Tarea>
Copia de nuevo el fragmento del texto sobre la maternidad que abre con las palabras "El Mito de la" y cierra con "nos sentimos culpables.", y cambia "culpables" por "frustradas".

Dra. Irma Quintanilla González
La complejidad de las multitareas al combinar la maternidad con una vida profesional productiva constituye uno de los mayores desafíos estructurales y emocionales de la mujer contemporánea. Este fenómeno, a menudo descrito como ser una “mujer orquesta” o “malabarista”, implica la gestión simultánea de la crianza y el trabajo.
En un mundo donde se espera que las mujeres lo tengan todo -una carrera exitosa, una familia feliz, un cuerpo perfecto- la maternidad se convierte en un desafío aún mayor. Para las mujeres profesionistas, independientes y perfeccionistas, el peso de ser una “buena madre” puede ser abrumador.
El Mito de la Supermamá
La sociedad nos dice que podemos con todo, que podemos ser madres, esposas, profesionistas y amigas sin despeinarnos. Pero la realidad es que la maternidad es un trabajo de 24 horas, 7 días a la semana, sin vacaciones ni días libres. Y cuando no cumplimos con las expectativas, nos sentimos culpables.

Material proporcionado>
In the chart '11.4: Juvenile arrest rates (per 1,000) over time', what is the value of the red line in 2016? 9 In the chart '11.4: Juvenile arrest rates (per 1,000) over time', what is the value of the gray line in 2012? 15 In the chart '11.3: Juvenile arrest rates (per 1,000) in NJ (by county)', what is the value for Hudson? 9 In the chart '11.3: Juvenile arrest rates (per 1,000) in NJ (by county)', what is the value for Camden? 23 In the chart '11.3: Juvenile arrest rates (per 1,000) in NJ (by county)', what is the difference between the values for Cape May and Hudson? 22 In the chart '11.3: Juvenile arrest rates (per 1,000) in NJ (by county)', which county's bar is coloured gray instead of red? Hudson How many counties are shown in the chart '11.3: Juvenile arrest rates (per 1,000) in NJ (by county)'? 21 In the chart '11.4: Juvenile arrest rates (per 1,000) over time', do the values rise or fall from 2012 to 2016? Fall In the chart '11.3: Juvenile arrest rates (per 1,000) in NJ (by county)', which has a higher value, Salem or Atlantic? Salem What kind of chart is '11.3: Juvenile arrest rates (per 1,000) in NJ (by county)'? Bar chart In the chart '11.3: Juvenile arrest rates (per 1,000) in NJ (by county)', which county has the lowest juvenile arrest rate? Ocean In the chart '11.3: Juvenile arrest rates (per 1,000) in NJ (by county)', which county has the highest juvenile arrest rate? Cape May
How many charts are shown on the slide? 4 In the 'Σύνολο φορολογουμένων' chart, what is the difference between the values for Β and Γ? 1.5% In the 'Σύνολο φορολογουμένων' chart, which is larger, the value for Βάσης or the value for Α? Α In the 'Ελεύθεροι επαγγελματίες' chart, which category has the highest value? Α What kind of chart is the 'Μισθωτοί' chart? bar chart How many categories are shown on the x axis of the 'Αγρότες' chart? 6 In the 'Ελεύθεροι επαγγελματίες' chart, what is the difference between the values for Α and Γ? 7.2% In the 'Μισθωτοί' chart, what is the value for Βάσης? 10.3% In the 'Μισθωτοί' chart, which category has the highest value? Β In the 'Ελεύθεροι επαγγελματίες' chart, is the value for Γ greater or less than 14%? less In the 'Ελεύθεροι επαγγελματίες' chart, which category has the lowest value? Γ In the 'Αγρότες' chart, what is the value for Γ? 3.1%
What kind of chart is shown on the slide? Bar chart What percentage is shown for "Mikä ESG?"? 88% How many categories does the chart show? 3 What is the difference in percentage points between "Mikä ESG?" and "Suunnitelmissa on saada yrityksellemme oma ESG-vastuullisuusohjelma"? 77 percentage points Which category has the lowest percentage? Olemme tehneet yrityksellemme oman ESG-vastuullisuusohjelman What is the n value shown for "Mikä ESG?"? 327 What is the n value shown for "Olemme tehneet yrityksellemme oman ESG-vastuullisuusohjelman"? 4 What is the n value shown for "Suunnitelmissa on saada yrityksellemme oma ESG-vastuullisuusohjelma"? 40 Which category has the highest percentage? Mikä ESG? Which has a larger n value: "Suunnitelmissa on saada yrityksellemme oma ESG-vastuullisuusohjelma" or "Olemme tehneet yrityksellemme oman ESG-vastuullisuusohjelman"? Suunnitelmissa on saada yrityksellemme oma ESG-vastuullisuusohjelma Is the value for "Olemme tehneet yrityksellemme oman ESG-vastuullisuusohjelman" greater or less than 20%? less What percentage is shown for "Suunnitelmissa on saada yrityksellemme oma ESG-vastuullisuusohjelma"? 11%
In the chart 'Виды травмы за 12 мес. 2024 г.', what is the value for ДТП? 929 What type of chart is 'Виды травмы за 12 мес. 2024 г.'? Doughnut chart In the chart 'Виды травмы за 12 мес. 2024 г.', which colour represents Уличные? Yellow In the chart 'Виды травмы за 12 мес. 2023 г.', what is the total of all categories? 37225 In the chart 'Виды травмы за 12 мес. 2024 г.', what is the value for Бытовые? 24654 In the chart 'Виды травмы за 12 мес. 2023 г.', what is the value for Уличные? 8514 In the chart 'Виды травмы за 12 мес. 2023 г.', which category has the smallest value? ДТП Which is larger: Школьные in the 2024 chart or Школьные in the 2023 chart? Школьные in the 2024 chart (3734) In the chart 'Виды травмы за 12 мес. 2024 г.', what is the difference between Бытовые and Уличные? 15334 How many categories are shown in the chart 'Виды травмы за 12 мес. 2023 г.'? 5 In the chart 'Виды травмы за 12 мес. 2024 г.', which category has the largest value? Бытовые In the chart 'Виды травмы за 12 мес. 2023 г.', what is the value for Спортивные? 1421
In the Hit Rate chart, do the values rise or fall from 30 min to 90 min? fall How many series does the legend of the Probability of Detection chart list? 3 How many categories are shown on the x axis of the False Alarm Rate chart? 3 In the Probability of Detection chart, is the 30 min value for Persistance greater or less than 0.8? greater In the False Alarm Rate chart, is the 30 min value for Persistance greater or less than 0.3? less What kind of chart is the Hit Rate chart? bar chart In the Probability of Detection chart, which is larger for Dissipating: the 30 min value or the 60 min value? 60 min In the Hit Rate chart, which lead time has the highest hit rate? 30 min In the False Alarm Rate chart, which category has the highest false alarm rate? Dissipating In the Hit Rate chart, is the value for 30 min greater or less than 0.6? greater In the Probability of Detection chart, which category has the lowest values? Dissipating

Respuesta escrita>
El Mito de la Supermamá
La sociedad nos dice que podemos con todo, que podemos ser madres, esposas, profesionistas y amigas sin despeinarnos. Pero la realidad es que la maternidad es un trabajo de 24 horas, 7 días a la semana, sin vacaciones ni días libres. Y cuando no cumplimos con las expectativas, nos sentimos frustradas.